Ottawa isn’t going to change, ever, and Indigenous people should know it
✎ Wayne K. Spear | October 24, 2017 ◈ Current Affairs
FROM THE DAY I first set my eyes on Justin Trudeau, I thought he was an inconsequential narcissist, and I said so. I would say it to his face, to both of them in fact. Yes, Trudeau is charming. But that’s a problem, not a solution. Bill Clinton taught me long ago to mistrust charisma and charm, which is to say the political art of working out what a credulous audience wants to hear and then delivering it. If you’re a sucker for a schmoozer and a charmer, consider yourself warned: you really do get what you ask for.
A phone for a phony
A lot of people fell for the Trudeau pitch, but the shrink wrap has been off a while now and buyers’ remorse has set in. Especially for Indigenous people. Just look at the ledger: discriminatory chronic underfunding of on-reserve child and family welfare, continuing lack of clean drinking water in communities, Ottawa’s refusal of non-insured health benefits, and a list of unfulfilled promises. It’s as if the principal interest of the federal government is in creating aspirational terms it has no intention to fulfill. Gathering Strength, The Aboriginal Action Plan, Self Governance, Nation-to-Nation, Reconciliation, A New Relationship. Nice, shiny charismatic words.
The charismatic Liberal is a compassionate feminist who rolls up his shirtsleeves to serve a beloved middle class, but the real Liberal has a trust fund and a bottomless budget for self-serving propaganda, like the $212,000 cover of the 2017 budget. The charming Liberal happens to jog past your wedding, where he poses for selfies, but the real Liberal planned the stunt in advance and used your nuptials as an occasion for personal PR advancement. The charming Liberal goes to the UN, where he cringingly displays his Liberal guilt, but the real goal of this contrition is self-serving—a Canada seat on the UN Security Council. The charismatic Liberal thought it would be cool and fun to box Senator Patrick Brazeau—for charity—but the real Liberal contrived to beat up an Indian, to show the voters how tough he was.

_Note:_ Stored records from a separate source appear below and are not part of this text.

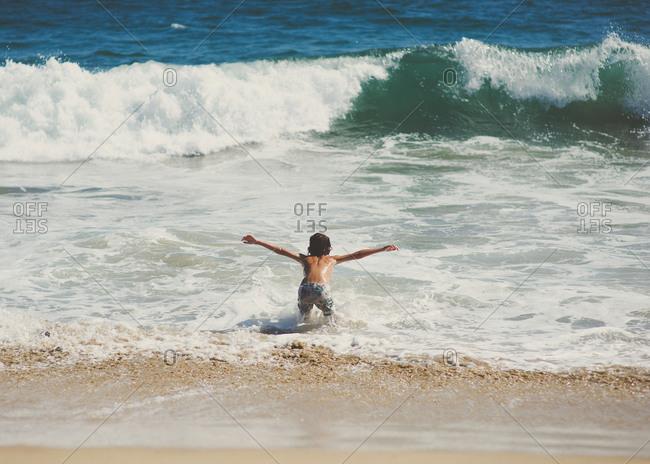Boy splashing around in the ocean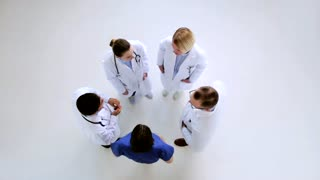 medicine, healthcare and people concept - group of doctors talking at hospital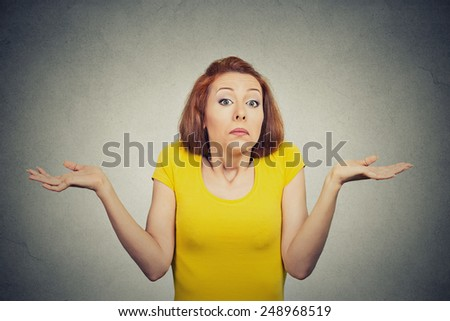 Closeup portrait puzzled clueless young woman with arms out asking what is problem who cares so what I don't know isolated grey background. Negative human emotion face expression reaction perception - stock photo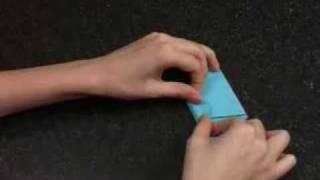 Оригами Цветок ириса(Видеоролик о складывании фигурки оригами свеча. С сайта http://all-origami.ru., 2009-08-25T11:51:23.000Z)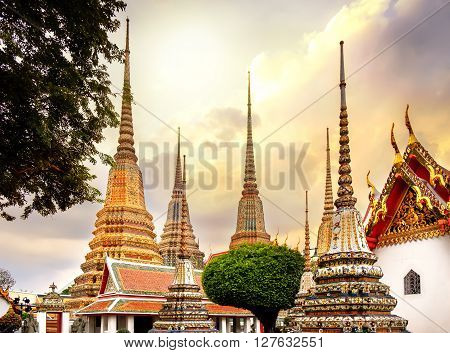 Classical Thai architecture in Wat Pho public temple at dramatic orange sunset sky Bangkok Thailand. Wat Pho known also as the Temple of the Reclining Buddha.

Reconciliation is just another Liberal scam from a government that is scam-ridden. A government that claims to stand for the middle class but that has spent $400 million to hire CRA employees who harass clerks and waitresses and other low-wage, service industry workers, all while the Finance Minister fattens himself on conflicts-of-interest. A government that promised to help small businesses but didn’t, until public outrage forced them to. A government that is more interested in cutting deals with a brutal communist regime in China than it is in human rights. A government of arrogant and entitled trust-fund millionaires.

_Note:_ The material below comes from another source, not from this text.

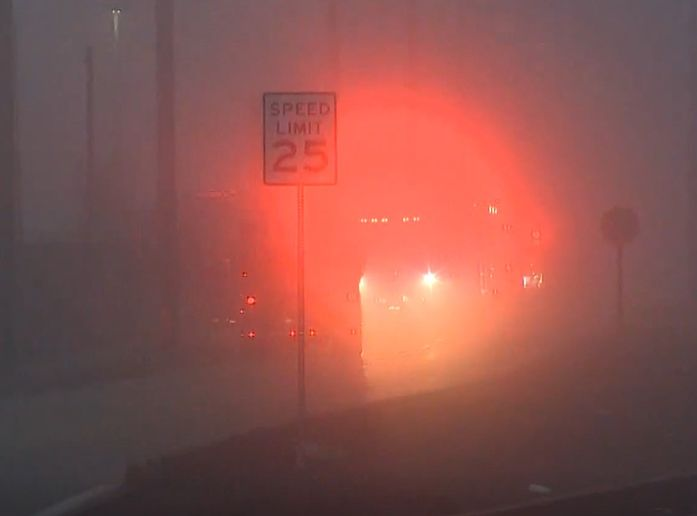 Fog obscures the action on Harbor Island in Seattle, Washington, after a gasoline spill Thursday. - Screencapture Via KING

The Liberals are not going to take Canada in some bold new direction, because they can’t. No government can. A loud segment of Canadians would never accept the disruption and inconvenience, no matter how small. As bad as it is for many Indigenous people, the status quo has worked well enough for the country, which is why it’s the status quo. The Crown hasn’t solved its Indian Problem, but it has managed it. Canada is sovereign from sea to sea to sea, and it has its fingers in all of the resources, and Indigenous communities are under thumb. This isn’t ideal (total assimilation and disappearance of a distinct Indigenous population, the original government plan, was the ideal) but it’s not bad. So the politicians concentrate on political damage control, trying to contain things like the news of youth suicides, or class action lawsuits for residential schools and the Sixties Scoop. There’s no reason Canada can’t go on like this for another 500 years, and as far as I can tell, there’s no compelling reason it won’t.
That’s why I think all the Ottawa talk of reconciliation is just part of an ongoing branding effort, by governments looking for shiny words to put into expensive budgets and aspirational press releases.
Reconciliation within our families is another matter entirely. It’s meaningful and real, beautiful and necessary. So, too, reconciliation of community members. I am encouraged by every survivor who learns to express the love of a parent, love that he was denied in a residential school, to his own children. I am encouraged by the communities that cast their eyes into the pit of collective historical trauma, determined to understand and to heal. I am encouraged by open and honest conversations between ordinary Canadian citizens and Indigenous people. I believe in the power of everyday people, and not in the empty words of career politicians. We don’t need Ottawa for real reconciliation, and that’s a good thing, because Ottawa is never going to give it to us.